Even with a great story like that, skeptics are still going to grumble about the Old 97's working with Jennings and the fact that it won't do much to distance them from alternative country. "I know Wilco kind of made a big point recently about not being alternative country," says Miller. "I don't want it to be an issue. Those people are all nice people, those bands are all our friends. So it's not like we're paranoid about getting stuck there because it's a ghetto. I'm just tired of the fact that it's all a lot of people want to talk about. But if we get a chance to work with Waylon again, we're not going to say, `No.' He's a hero."
In the meantime, Miller says the band will tour in support of Too Far to Care well into next year. He says he'd eventually like to hook up with bands like Pavement and Guided by Voices, admitting Elektra would probably prefer they go out with bands like the Wallflowers or Counting Crows. Either way, Elektra is behind this band and this album -- in a big, corporate way.
"I don't want to sound like company man, but they've been so awesome," says Miller. "They haven't pushed us yet to do anything stupid. I don't think they expect us to be a huge hit, like Nada Surf was for them last year. I think they realize we're the kind of band that could have a career and be going for a long time on their label.
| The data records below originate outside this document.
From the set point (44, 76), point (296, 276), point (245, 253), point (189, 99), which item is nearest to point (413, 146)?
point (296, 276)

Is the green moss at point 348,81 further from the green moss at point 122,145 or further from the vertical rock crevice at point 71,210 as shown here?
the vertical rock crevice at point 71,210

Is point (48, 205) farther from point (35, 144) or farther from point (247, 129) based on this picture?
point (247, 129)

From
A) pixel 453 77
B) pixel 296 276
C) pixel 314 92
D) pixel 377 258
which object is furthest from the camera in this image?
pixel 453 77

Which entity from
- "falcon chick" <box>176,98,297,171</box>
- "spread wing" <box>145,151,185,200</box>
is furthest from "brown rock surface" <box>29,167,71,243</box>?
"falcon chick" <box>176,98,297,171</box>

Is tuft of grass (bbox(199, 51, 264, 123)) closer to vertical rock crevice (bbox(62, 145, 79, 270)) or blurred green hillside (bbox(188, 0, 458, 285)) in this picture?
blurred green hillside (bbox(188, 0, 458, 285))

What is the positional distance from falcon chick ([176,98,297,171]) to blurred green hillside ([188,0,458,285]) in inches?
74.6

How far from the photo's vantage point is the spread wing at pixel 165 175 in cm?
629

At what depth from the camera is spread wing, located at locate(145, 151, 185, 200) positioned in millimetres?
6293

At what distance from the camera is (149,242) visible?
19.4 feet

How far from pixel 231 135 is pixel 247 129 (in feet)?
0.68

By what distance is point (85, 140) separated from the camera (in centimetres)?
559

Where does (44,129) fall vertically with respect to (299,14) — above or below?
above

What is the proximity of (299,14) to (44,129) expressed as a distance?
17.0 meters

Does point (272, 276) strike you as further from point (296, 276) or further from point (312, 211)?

I think they also recognize that because we have melody and lyrics, we have an outside chance at having a hit and becoming a successful band."
In fact, it's easy to imagine that Elektra is more than happy about the chance to market the Old 97's shift from alternative country to good ol' rock & roll -- even if the kids at Lollapalooza haven't caught on yet. And even if they do catch on, the band may be miles ahead, in whatever direction the machinery takes them.
"Murray is really amazing about ambient stuff, not in the electronica sense of the word, but more in the Mazzy Star kind of texture sense," says Miller. "So, maybe not the next record, but a little later, we're talking about a real quiet and beautiful kind of ambient record.
"Hell, I don't know what's going to happen with the Old 97's per se, but I do think we're going to keep moving -- certainly less Bloodshot, less alternative country, and less No Depression, each time."